The smell assaulted him immediately. As he entered the spaceship, the odor seemed to rise up from nowhere and surround him. He made himself push forward. Last time, the odor had been a problem
only for a short time. He was sure he could overcome it again this time.

It was cold in the ship. He wore only light pants and a light shirt without underwear, because last time it had been rather warm. Had Jonathon, noticing his discomfort, lowered the ship’s
temperature accordingly?

He turned the first corner and glanced briefly at the distant ceiling. He called out, “Hello!” but there was only a slight echo. He spoke again and the echo was the same, flat and
hard.

Another turn. He was moving much faster than before. The tight passages no longer caused him to pause and think. He simply plunged ahead, trusting his own knowledge. At Kelly’s urging he
was wearing a radio attached to his belt. He noticed that it was beeping furiously at him. Apparently Kelly had neglected some important last-minute direction. He didn’t mind. He already had
enough orders to ignore; one less would make little difference.

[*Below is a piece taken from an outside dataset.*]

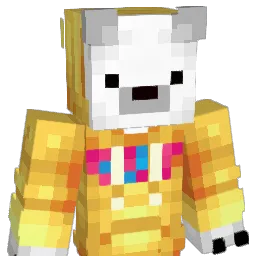 bruhbeasty Minecraft avatar bust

Here was the place. Pausing in the doorway, he removed the radio, turning it off. Then he placed the camera on the floor beside it, and stepped into the room.

Despite the chill in the air, the room was not otherwise different from before. There were two aliens standing against the farthest wall. Reynolds went straight toward them, holding his hands
over his head in greeting. One was taller than the other. Reynolds spoke to it. “Are you Jonathon?”

“Yes,” Jonathon said, in its child’s piping voice. “And this is Richard.”

“May I pay obeisance?” Richard asked eagerly.

Reynolds nodded. “If you wish.”

Jonathon waited until Richard had regained its feet, then said, “We wish to discuss your star now.”

“All right,” Reynolds said. “But there’s something I have to tell you first.” Saying this, for the first time since he made his decision, he wasn’t sure. Was
the truth really the best solution in this situation? Kelly wanted him to lie: tell them whatever they wanted to hear, making certain he didn’t tell them quite everything. Kelly was afraid
the aliens might go sailing off to the sun once they had learned what they had come here to learn. She wanted a chance to get engineers and scientists inside their ship before the aliens left. And
wasn’t this a real possibility? What if Kelly was right and the aliens went away? Then what would he say?

“You want to tell us that your sun is not a conscious being,” Jonathon said. “Am I correct?”

The problem was instantly solved. Reynolds felt no more compulsion to lie. He said, “Yes.”